Like Schoonebeek, Coalinga began operating in the 1890s, but because the heavy crude oil produced at the site doesn’t flow readily Chevron has been enhancing production by injecting steam to reduce the oil’s viscosity. This steam is currently being generated by burning natural gas, but Chevron claims that solar-to-steam technology could help dramatically improve the commercial viability of thermal EOR.
There is also growing interest in using EOR to improve recovery factors from offshore fields. Indeed, Shell and Petronas are currently looking at developing the world’s first field-scale offshore chemical EOR project in Malaysia, while BP has been using gas-injection EOR to extract oil from the North Sea’s Magnus oil field since 2003.
However, there seems to be a general feeling that the technology must first be proven and refined on shore before it becomes truly economically compelling for offshore use. ’The challenging thing with offshore EOR is that you often develop fewer wells off shore,’ said Boersma, ’so the time from injection to production is longer, often making it marginal in economic terms.’

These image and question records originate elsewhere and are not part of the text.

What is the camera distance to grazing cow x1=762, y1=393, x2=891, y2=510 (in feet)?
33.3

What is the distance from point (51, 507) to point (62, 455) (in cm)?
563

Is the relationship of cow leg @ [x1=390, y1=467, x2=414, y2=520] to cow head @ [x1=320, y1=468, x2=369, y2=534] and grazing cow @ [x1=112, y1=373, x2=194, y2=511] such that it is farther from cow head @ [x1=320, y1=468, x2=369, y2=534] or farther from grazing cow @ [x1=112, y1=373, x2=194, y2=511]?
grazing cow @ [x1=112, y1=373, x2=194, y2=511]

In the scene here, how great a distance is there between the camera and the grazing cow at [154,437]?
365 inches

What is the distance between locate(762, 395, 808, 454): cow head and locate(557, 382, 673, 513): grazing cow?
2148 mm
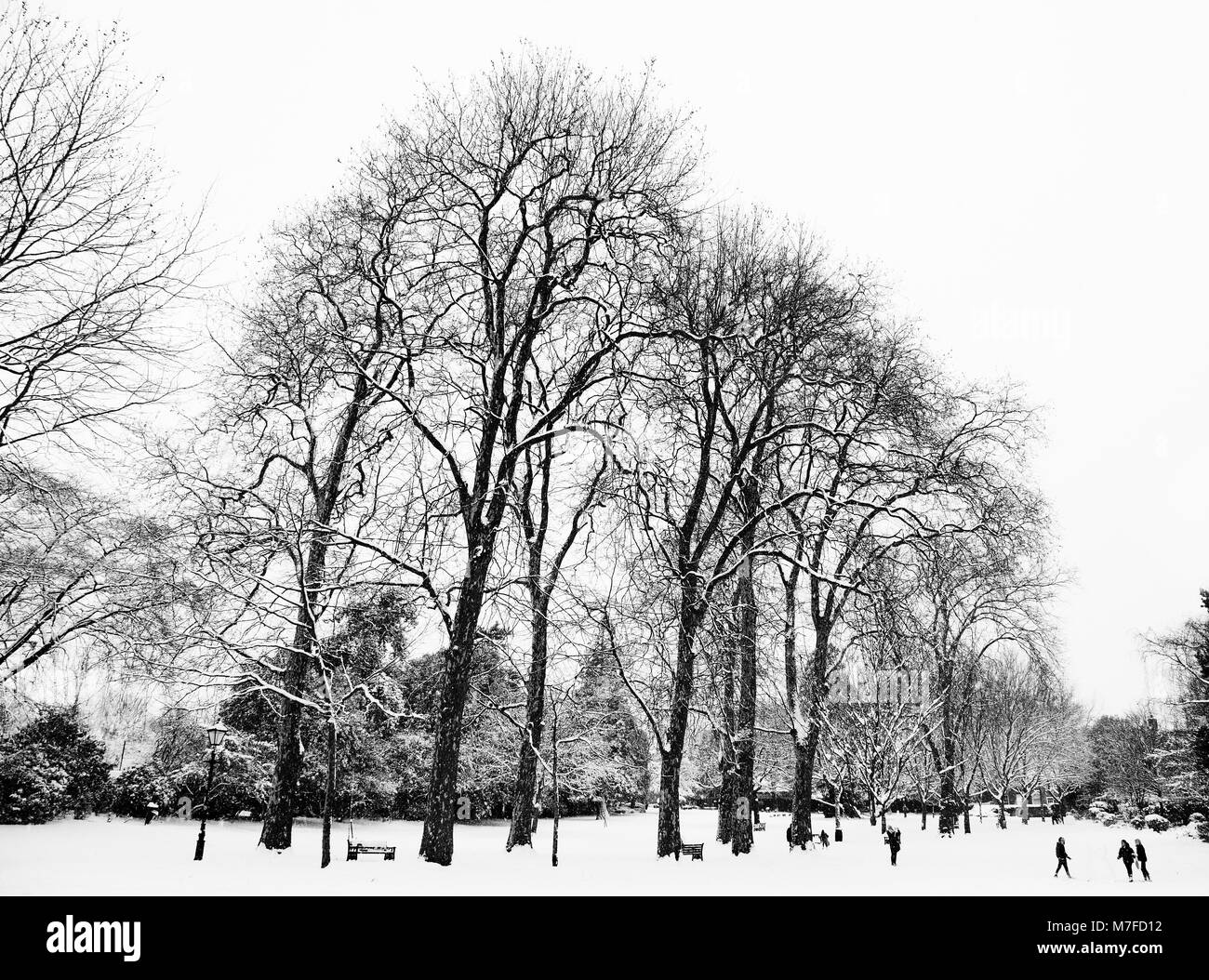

Despite this, there seems little doubt that the fevered rate of technology development in the oil and gas industry will make EOR increasingly economically viable for a growing range of reservoirs. Current estimates for the percentage of oil that can be recovered using EOR vary between 50 and 70 per cent compared with the average 20 per cent achieved using natural depletion. But ultimately, Boersma sees no limits to what could be achieved.
EOR involves injecting steam, chemicals or gas into the reservoir to ease the flow of oil. Oil producers typically only manage to recover around a third of a reservoir’s oil: the rest is left in the ground. According to the International Energy Agency, boosting oil recovery could help to unlock 300 billion more barrels of oil, equal to 10 years’ production.
Injecting steam, chemicals or gas into a reservoir — a process called enhanced oil recovery (EOR) — eases the flow of oil and boosts recovery by an average of 10 per cent.
- Gas injection: the most widely used EOR technique, gas injection can be used to boost the pressure in a well as well as reduce the viscosity of oil by mixing with it.
- Chemical injection: a range of chemicals, usually injected in solution, can be used to increase production. Soluble polymers can be used to boost recovery by increasing the viscosity of injected water, while solutions of surfactants can help reduce the capillary forces that impede oil droplets from moving through a reservoir.
- Thermal EOR: various approaches can be used to heat oil in order to reduce its viscosity and encourage it to flow. Steam injection, which has been used commercially since the 1960s, is the most widely used thermal EOR technique.
BP Bright Water technology is used to optimise the flow of water as it passes through the reservoirInjecting water into reservoirs is a standard technique for recovering more oil. But ensuring that water passes uniformly through the porous reservoir and doesn’t simply take the path of least resistance limits the effectiveness of the approach.
One possible solution to this is BP Bright Water technology, which injects tiny sub-micron particles of thermally activated polymer into the water.
This dispersion flows with the water and warms as it passes through the reservoir, heating fastest in layers where the water has pushed ahead of the main flood and is flowing between unswept rock above and below. In these areas, the polymer pops open and blocks the better-swept zones deep in a reservoir, diverting water to previously relatively untouched zones.
Initial field trials of the technology were carried out in Alaska, with more than 25 treatments in waterflood operations in Alaska, Argentina and Pakistan. So far, these have delivered an increase of more than six million barrels of reserves at a development cost of less than $6 (£3.80) per barrel.